# EXERCISE DETAILS:
Wherever pictures appear in the listing below, leave them out, and copy exactly, and only, everything from the line with "30M Remote Control" down to the line with "Simple Large Bag".

# RECORD EXTRACTS:
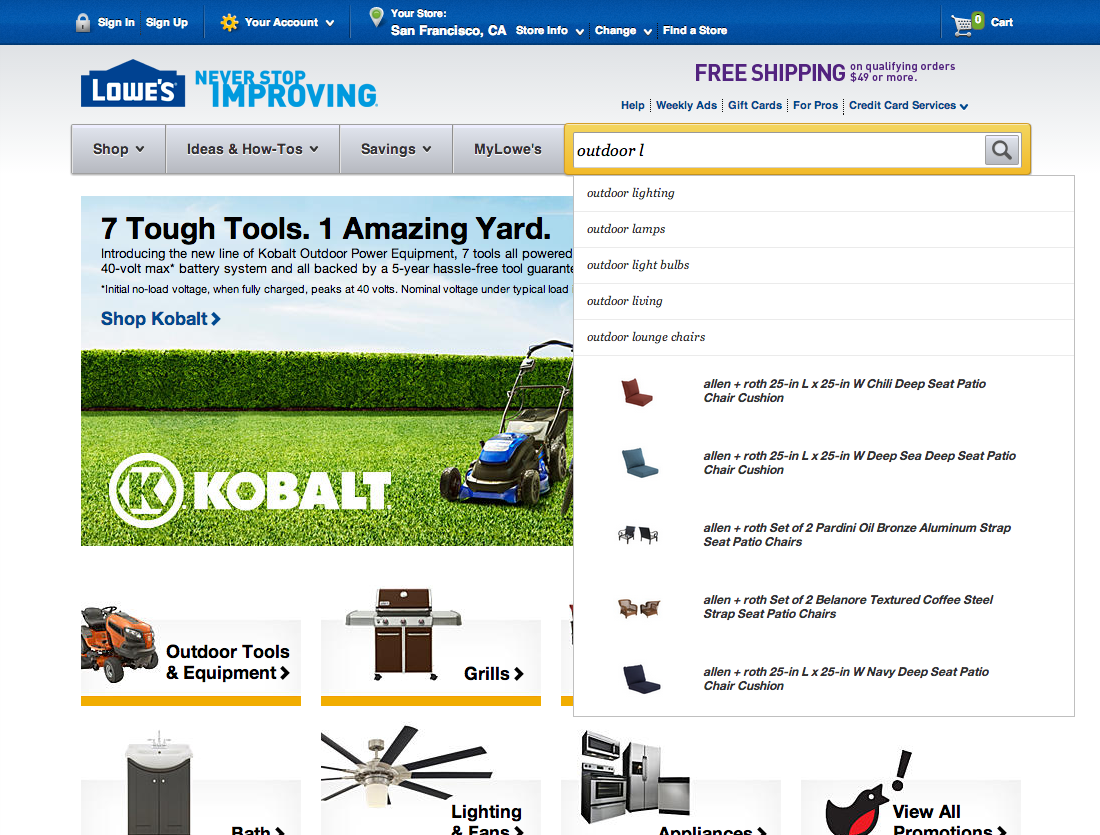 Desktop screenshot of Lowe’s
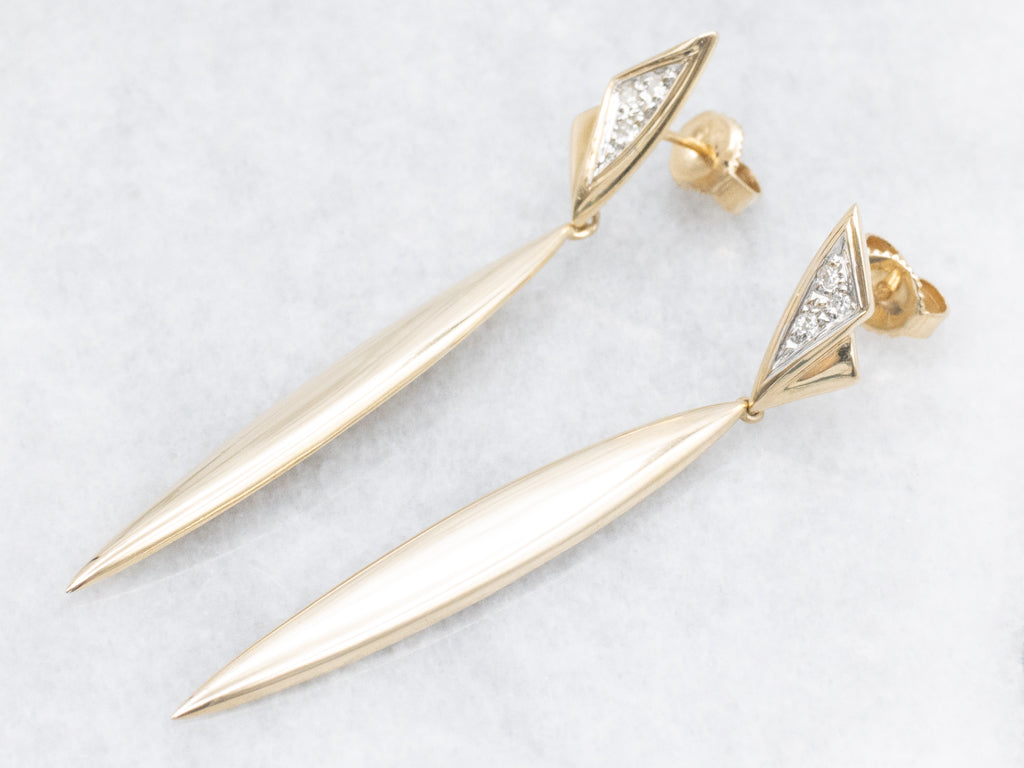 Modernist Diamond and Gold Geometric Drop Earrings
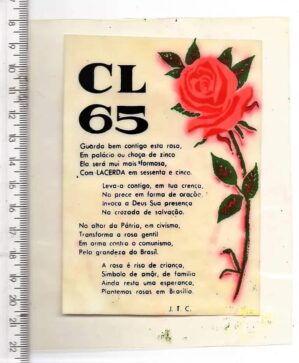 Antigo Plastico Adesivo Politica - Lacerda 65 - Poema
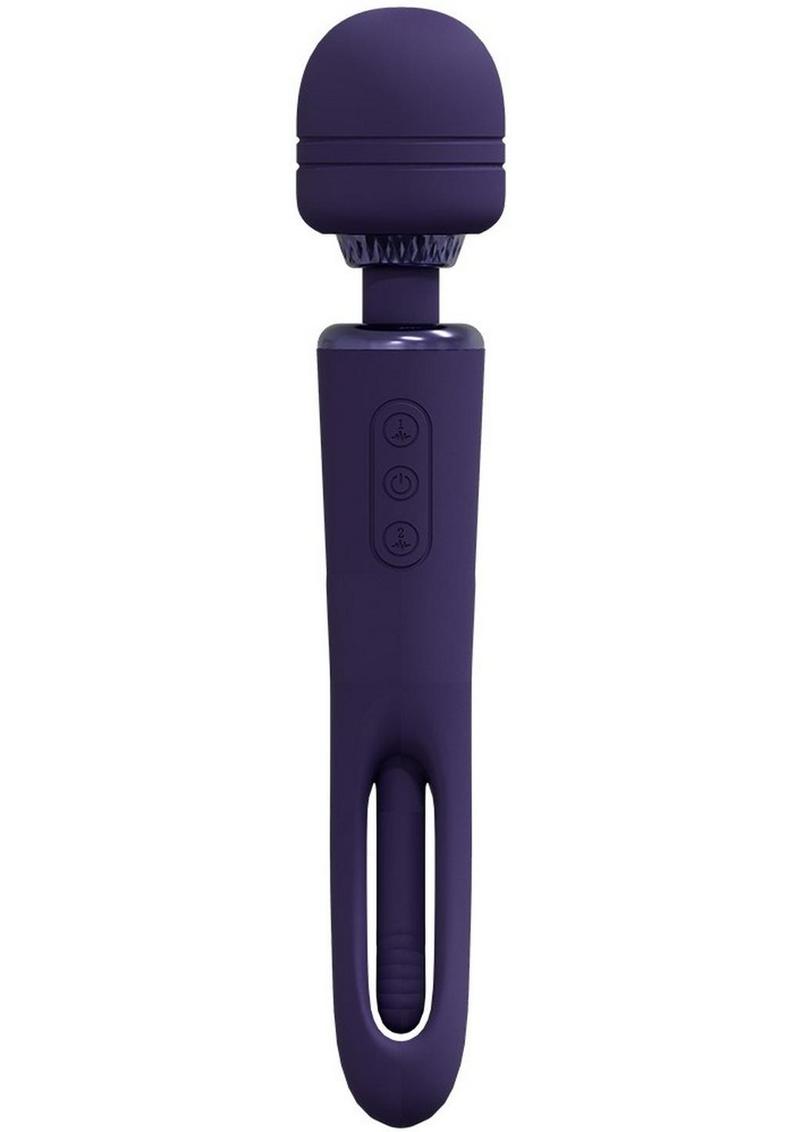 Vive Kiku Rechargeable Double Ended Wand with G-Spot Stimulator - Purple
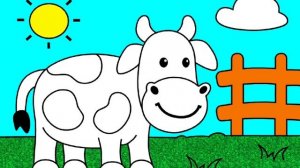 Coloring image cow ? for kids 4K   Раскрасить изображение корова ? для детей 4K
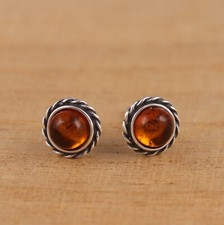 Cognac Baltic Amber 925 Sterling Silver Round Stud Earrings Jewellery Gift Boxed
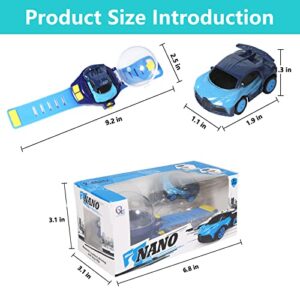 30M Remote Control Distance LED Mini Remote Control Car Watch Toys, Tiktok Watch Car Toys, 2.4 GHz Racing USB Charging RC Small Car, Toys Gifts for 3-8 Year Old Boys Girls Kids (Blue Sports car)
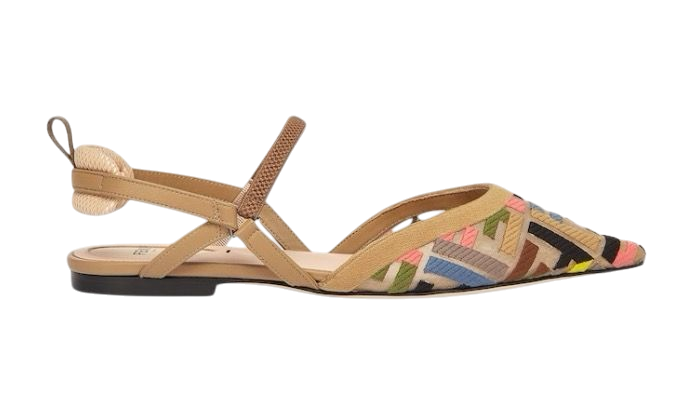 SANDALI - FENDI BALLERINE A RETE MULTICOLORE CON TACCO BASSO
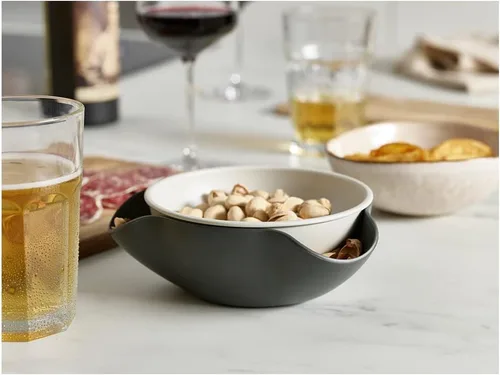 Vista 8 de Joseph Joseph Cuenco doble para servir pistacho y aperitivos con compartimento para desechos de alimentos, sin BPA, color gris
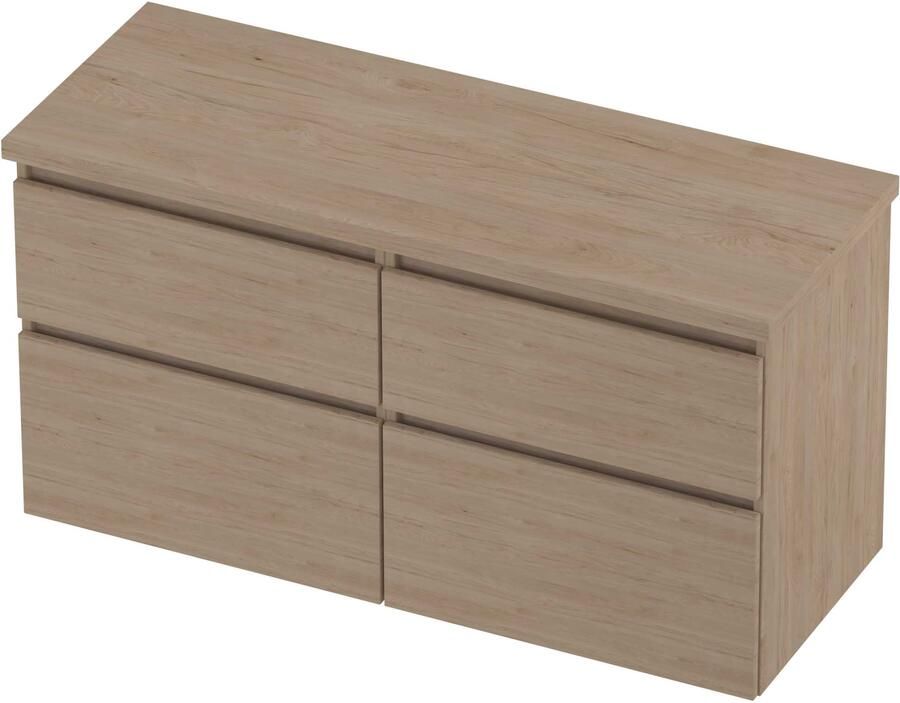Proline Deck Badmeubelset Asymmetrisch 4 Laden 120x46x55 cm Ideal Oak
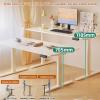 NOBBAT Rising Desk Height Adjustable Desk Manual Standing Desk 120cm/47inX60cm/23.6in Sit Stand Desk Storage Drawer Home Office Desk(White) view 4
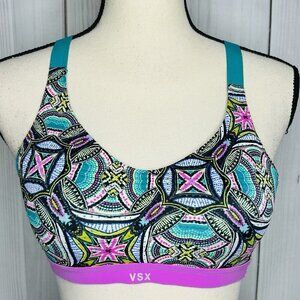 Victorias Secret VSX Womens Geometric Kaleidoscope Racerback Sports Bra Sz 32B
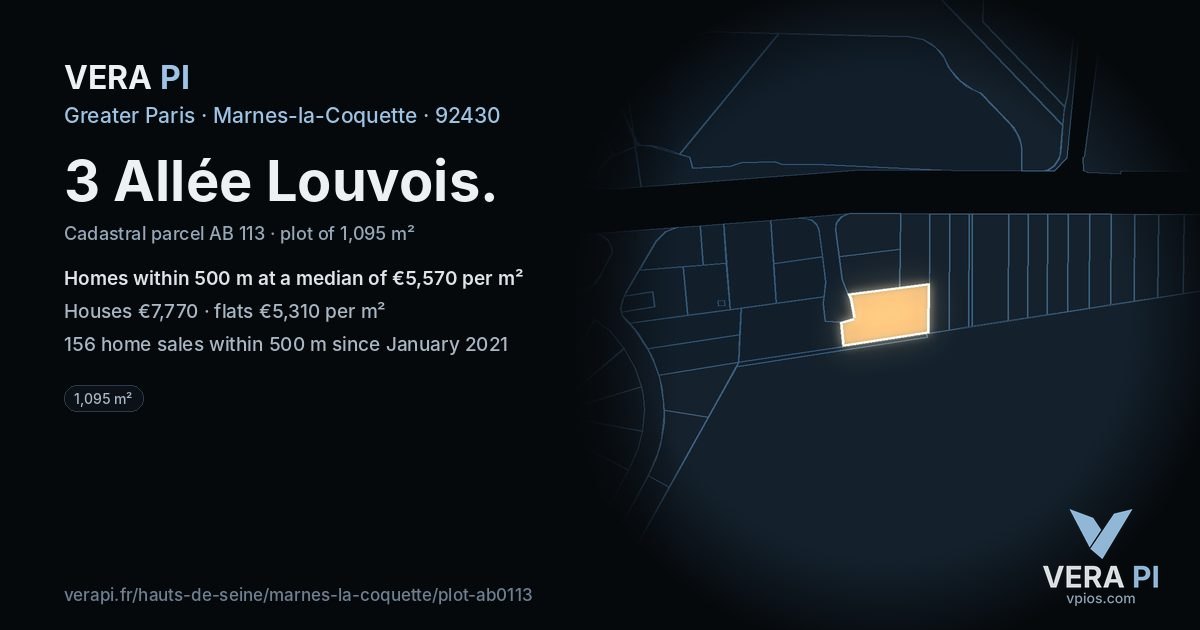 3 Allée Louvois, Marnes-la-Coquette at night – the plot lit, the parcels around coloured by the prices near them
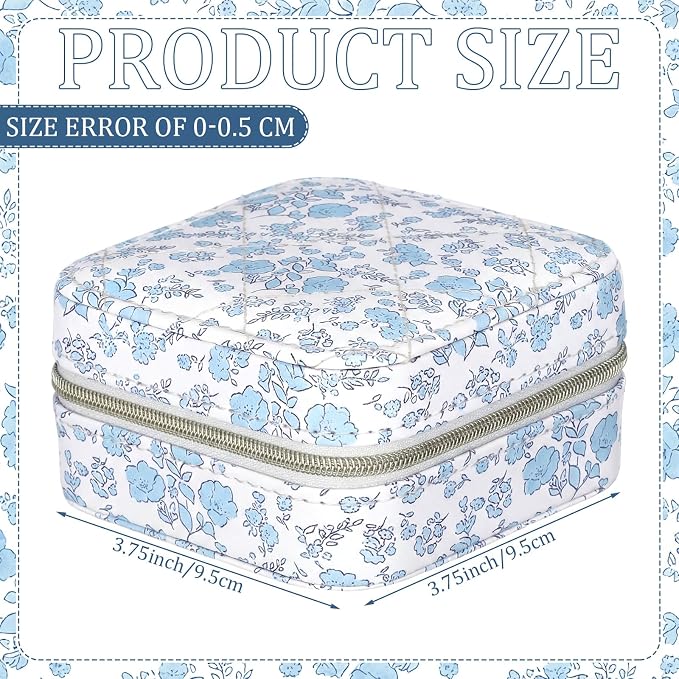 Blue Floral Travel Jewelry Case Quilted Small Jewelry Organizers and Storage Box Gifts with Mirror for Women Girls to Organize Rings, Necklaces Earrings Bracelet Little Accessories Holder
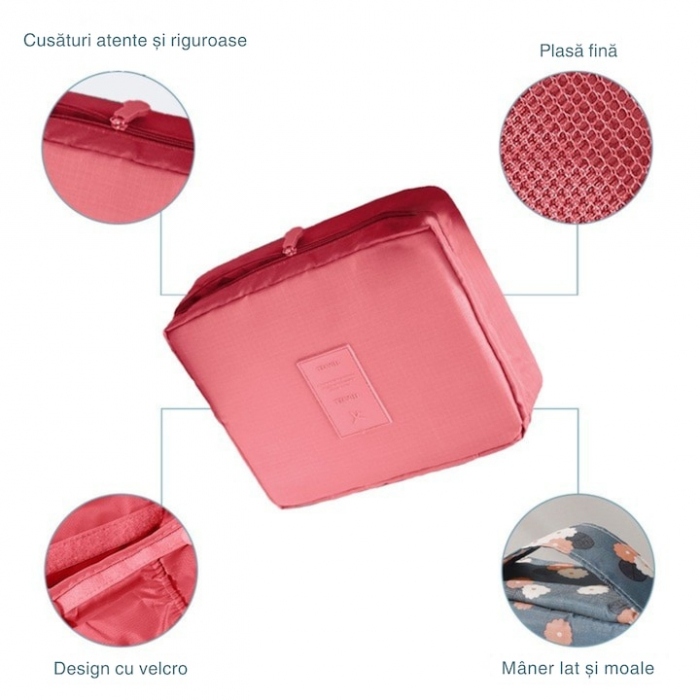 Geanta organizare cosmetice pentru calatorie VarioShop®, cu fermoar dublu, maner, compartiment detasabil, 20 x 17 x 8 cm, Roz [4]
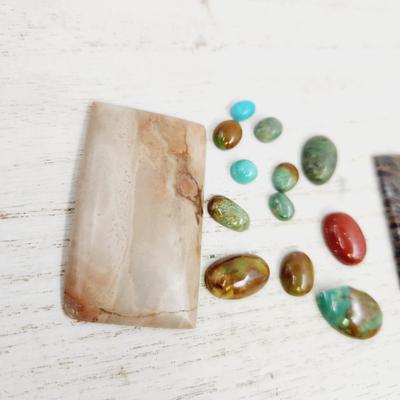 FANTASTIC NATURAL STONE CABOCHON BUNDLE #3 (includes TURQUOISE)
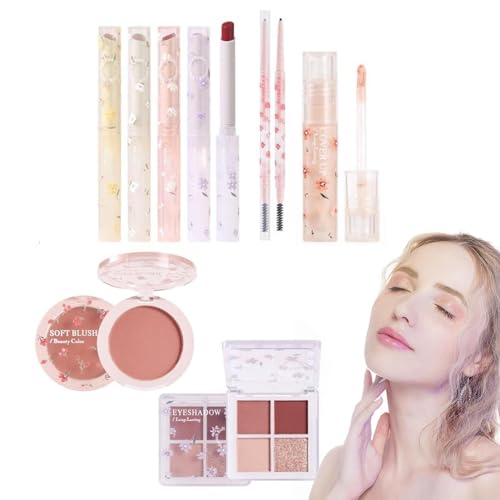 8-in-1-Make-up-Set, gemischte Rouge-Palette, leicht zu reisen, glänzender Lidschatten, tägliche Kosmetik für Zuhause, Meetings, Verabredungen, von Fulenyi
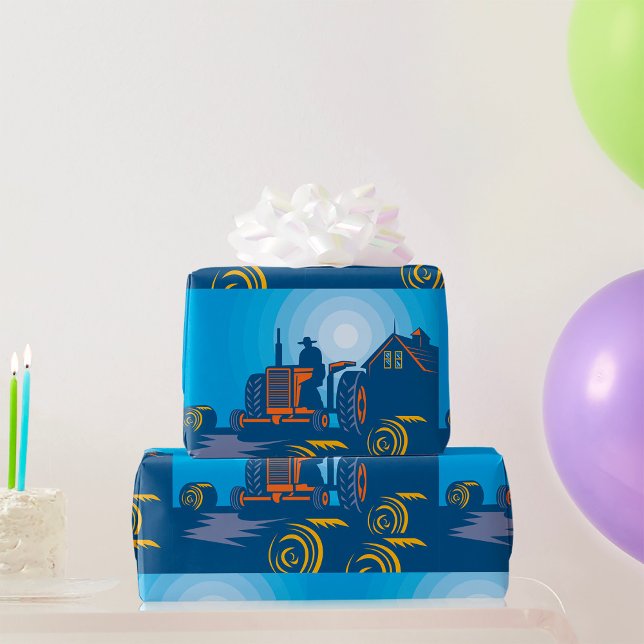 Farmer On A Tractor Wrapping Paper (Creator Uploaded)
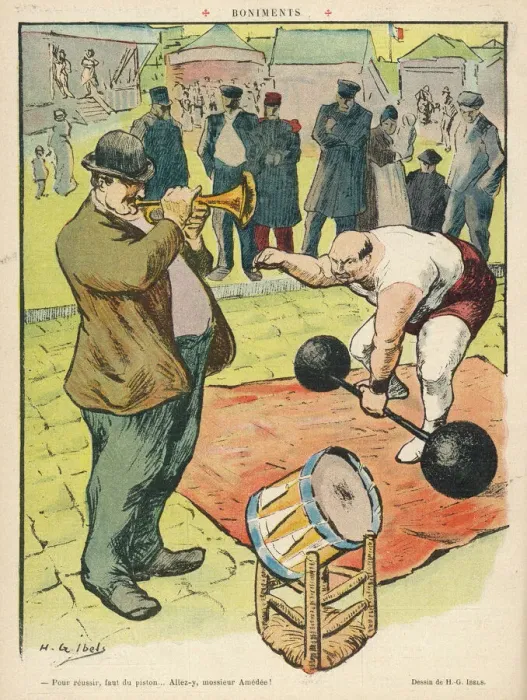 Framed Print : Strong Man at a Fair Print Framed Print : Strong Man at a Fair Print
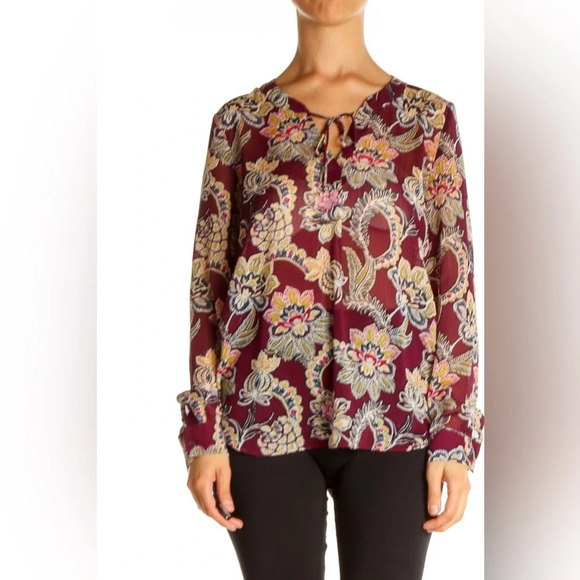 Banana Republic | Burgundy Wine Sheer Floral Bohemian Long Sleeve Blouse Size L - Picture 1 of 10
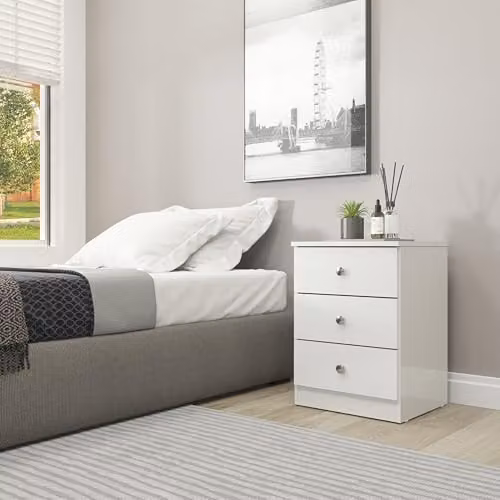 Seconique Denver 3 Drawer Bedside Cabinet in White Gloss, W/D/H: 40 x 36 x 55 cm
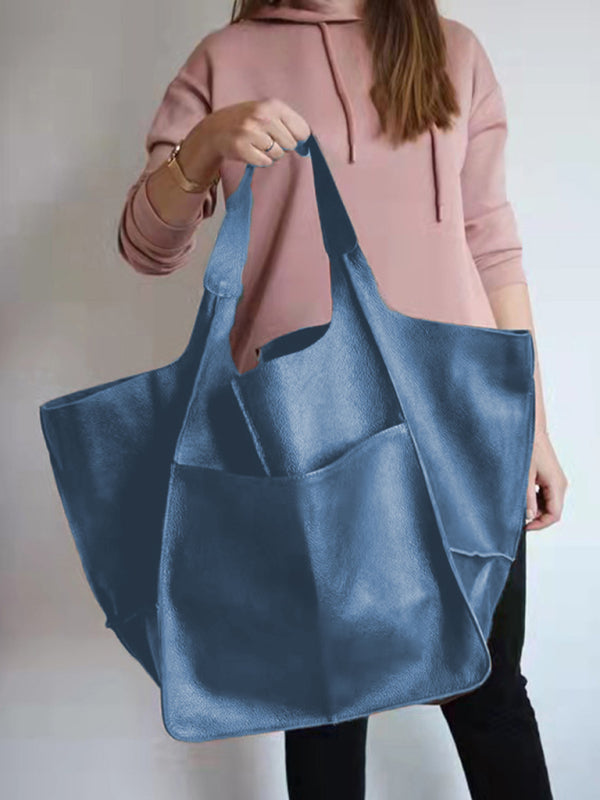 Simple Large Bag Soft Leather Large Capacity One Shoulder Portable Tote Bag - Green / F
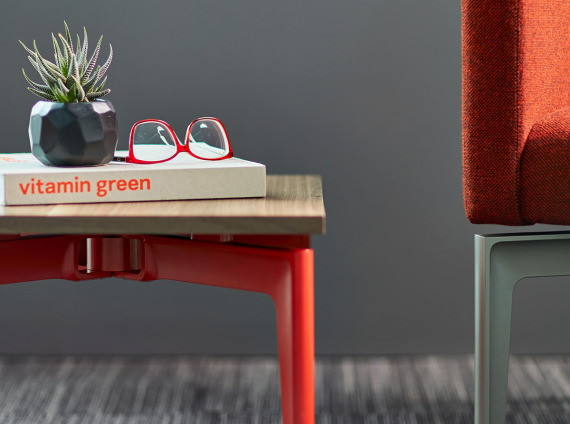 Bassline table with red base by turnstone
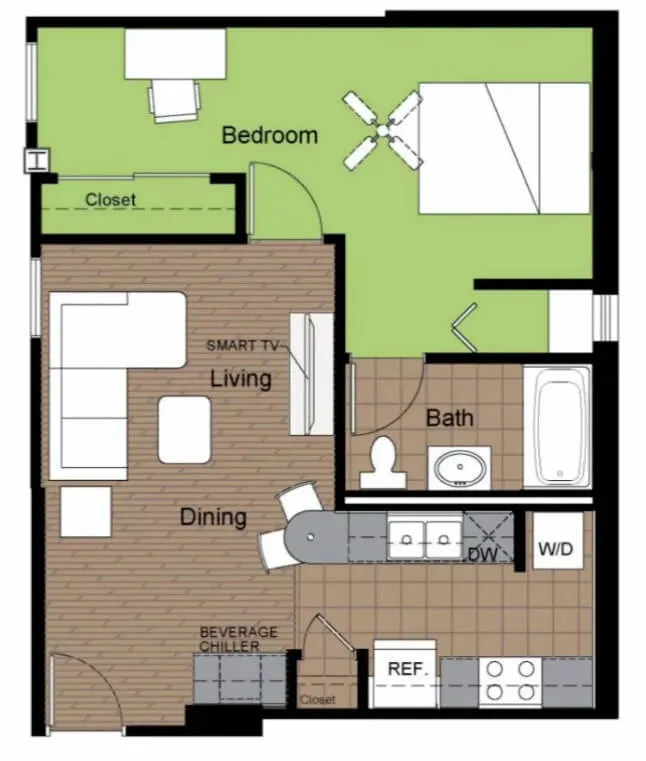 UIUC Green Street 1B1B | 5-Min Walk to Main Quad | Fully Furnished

# SOLUTION:
 30M Remote Control Distance LED Mini Remote Control Car Watch Toys, Tiktok Watch Car Toys, 2.4 GHz Racing USB Charging RC Small Car, Toys Gifts for 3-8 Year Old Boys Girls Kids (Blue Sports car)
 SANDALI - FENDI BALLERINE A RETE MULTICOLORE CON TACCO BASSO
 Vista 8 de Joseph Joseph Cuenco doble para servir pistacho y aperitivos con compartimento para desechos de alimentos, sin BPA, color gris
Proline Deck Badmeubelset Asymmetrisch 4 Laden 120x46x55 cm Ideal Oak
 NOBBAT Rising Desk Height Adjustable Desk Manual Standing Desk 120cm/47inX60cm/23.6in Sit Stand Desk Storage Drawer Home Office Desk(White) view 4
 Victorias Secret VSX Womens Geometric Kaleidoscope Racerback Sports Bra Sz 32B
 3 Allée Louvois, Marnes-la-Coquette at night – the plot lit, the parcels around coloured by the prices near them
 Blue Floral Travel Jewelry Case Quilted Small Jewelry Organizers and Storage Box Gifts with Mirror for Women Girls to Organize Rings, Necklaces Earrings Bracelet Little Accessories Holder
 Geanta organizare cosmetice pentru calatorie VarioShop®, cu fermoar dublu, maner, compartiment detasabil, 20 x 17 x 8 cm, Roz [4]
 FANTASTIC NATURAL STONE CABOCHON BUNDLE #3 (includes TURQUOISE)
 8-in-1-Make-up-Set, gemischte Rouge-Palette, leicht zu reisen, glänzender Lidschatten, tägliche Kosmetik für Zuhause, Meetings, Verabredungen, von Fulenyi
 Farmer On A Tractor Wrapping Paper (Creator Uploaded)
 Framed Print : Strong Man at a Fair Print Framed Print : Strong Man at a Fair Print
 Banana Republic | Burgundy Wine Sheer Floral Bohemian Long Sleeve Blouse Size L - Picture 1 of 10
 Seconique Denver 3 Drawer Bedside Cabinet in White Gloss, W/D/H: 40 x 36 x 55 cm
 Simple Large Bag Soft Leather Large Capacity One Shoulder Portable Tote Bag - Green / F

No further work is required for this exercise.